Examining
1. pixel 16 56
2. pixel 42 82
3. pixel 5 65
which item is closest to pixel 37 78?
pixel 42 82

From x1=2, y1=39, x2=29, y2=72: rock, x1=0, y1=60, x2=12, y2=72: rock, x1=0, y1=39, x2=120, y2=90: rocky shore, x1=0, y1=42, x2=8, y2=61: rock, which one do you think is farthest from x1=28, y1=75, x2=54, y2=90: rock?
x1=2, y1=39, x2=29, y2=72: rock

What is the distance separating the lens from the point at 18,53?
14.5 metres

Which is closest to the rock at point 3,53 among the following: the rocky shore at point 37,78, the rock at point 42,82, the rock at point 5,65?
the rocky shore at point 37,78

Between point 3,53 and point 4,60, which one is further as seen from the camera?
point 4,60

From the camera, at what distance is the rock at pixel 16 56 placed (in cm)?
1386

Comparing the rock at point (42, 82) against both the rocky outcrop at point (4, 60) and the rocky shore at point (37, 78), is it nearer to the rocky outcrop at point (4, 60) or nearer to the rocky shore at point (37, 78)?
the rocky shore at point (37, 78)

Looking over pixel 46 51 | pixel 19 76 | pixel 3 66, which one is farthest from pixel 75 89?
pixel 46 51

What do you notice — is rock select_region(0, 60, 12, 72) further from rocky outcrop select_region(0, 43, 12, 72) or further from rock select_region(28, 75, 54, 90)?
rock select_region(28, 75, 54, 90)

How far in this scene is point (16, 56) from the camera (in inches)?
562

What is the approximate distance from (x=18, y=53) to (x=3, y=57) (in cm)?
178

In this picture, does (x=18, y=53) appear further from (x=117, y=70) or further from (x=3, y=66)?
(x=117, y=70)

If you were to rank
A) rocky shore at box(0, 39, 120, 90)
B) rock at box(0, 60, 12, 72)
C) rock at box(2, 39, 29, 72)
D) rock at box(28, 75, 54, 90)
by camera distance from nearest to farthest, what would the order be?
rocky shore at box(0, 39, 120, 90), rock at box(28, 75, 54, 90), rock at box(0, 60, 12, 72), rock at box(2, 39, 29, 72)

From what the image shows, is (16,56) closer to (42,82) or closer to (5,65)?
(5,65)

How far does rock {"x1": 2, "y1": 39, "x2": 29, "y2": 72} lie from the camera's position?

- **Do this**
Reproduce the material in full, with no word added or dropped.

- **Full answer**
Examining
1. pixel 16 56
2. pixel 42 82
3. pixel 5 65
which item is closest to pixel 37 78?
pixel 42 82

From x1=2, y1=39, x2=29, y2=72: rock, x1=0, y1=60, x2=12, y2=72: rock, x1=0, y1=39, x2=120, y2=90: rocky shore, x1=0, y1=42, x2=8, y2=61: rock, which one do you think is farthest from x1=28, y1=75, x2=54, y2=90: rock?
x1=2, y1=39, x2=29, y2=72: rock

What is the distance separating the lens from the point at 18,53?
14.5 metres

Which is closest to the rock at point 3,53 among the following: the rocky shore at point 37,78, the rock at point 42,82, the rock at point 5,65?
the rocky shore at point 37,78

Between point 3,53 and point 4,60, which one is further as seen from the camera?
point 4,60

From the camera, at what distance is the rock at pixel 16 56 placed (in cm)?
1386

Comparing the rock at point (42, 82) against both the rocky outcrop at point (4, 60) and the rocky shore at point (37, 78), is it nearer to the rocky outcrop at point (4, 60) or nearer to the rocky shore at point (37, 78)?
the rocky shore at point (37, 78)

Looking over pixel 46 51 | pixel 19 76 | pixel 3 66, which one is farthest from pixel 75 89?
pixel 46 51

What do you notice — is rock select_region(0, 60, 12, 72) further from rocky outcrop select_region(0, 43, 12, 72) or further from rock select_region(28, 75, 54, 90)?
rock select_region(28, 75, 54, 90)

How far in this scene is point (16, 56) from the camera (in inches)?
562

What is the approximate distance from (x=18, y=53) to (x=3, y=57) (in cm)?
178

In this picture, does (x=18, y=53) appear further from (x=117, y=70) or further from (x=3, y=66)?
(x=117, y=70)

If you were to rank
A) rocky shore at box(0, 39, 120, 90)
B) rock at box(0, 60, 12, 72)
C) rock at box(2, 39, 29, 72)
D) rock at box(28, 75, 54, 90)
by camera distance from nearest to farthest, what would the order be?
rocky shore at box(0, 39, 120, 90), rock at box(28, 75, 54, 90), rock at box(0, 60, 12, 72), rock at box(2, 39, 29, 72)

From what the image shows, is (16,56) closer to (42,82) or closer to (5,65)?
(5,65)

How far does rock {"x1": 2, "y1": 39, "x2": 29, "y2": 72} lie from the camera's position?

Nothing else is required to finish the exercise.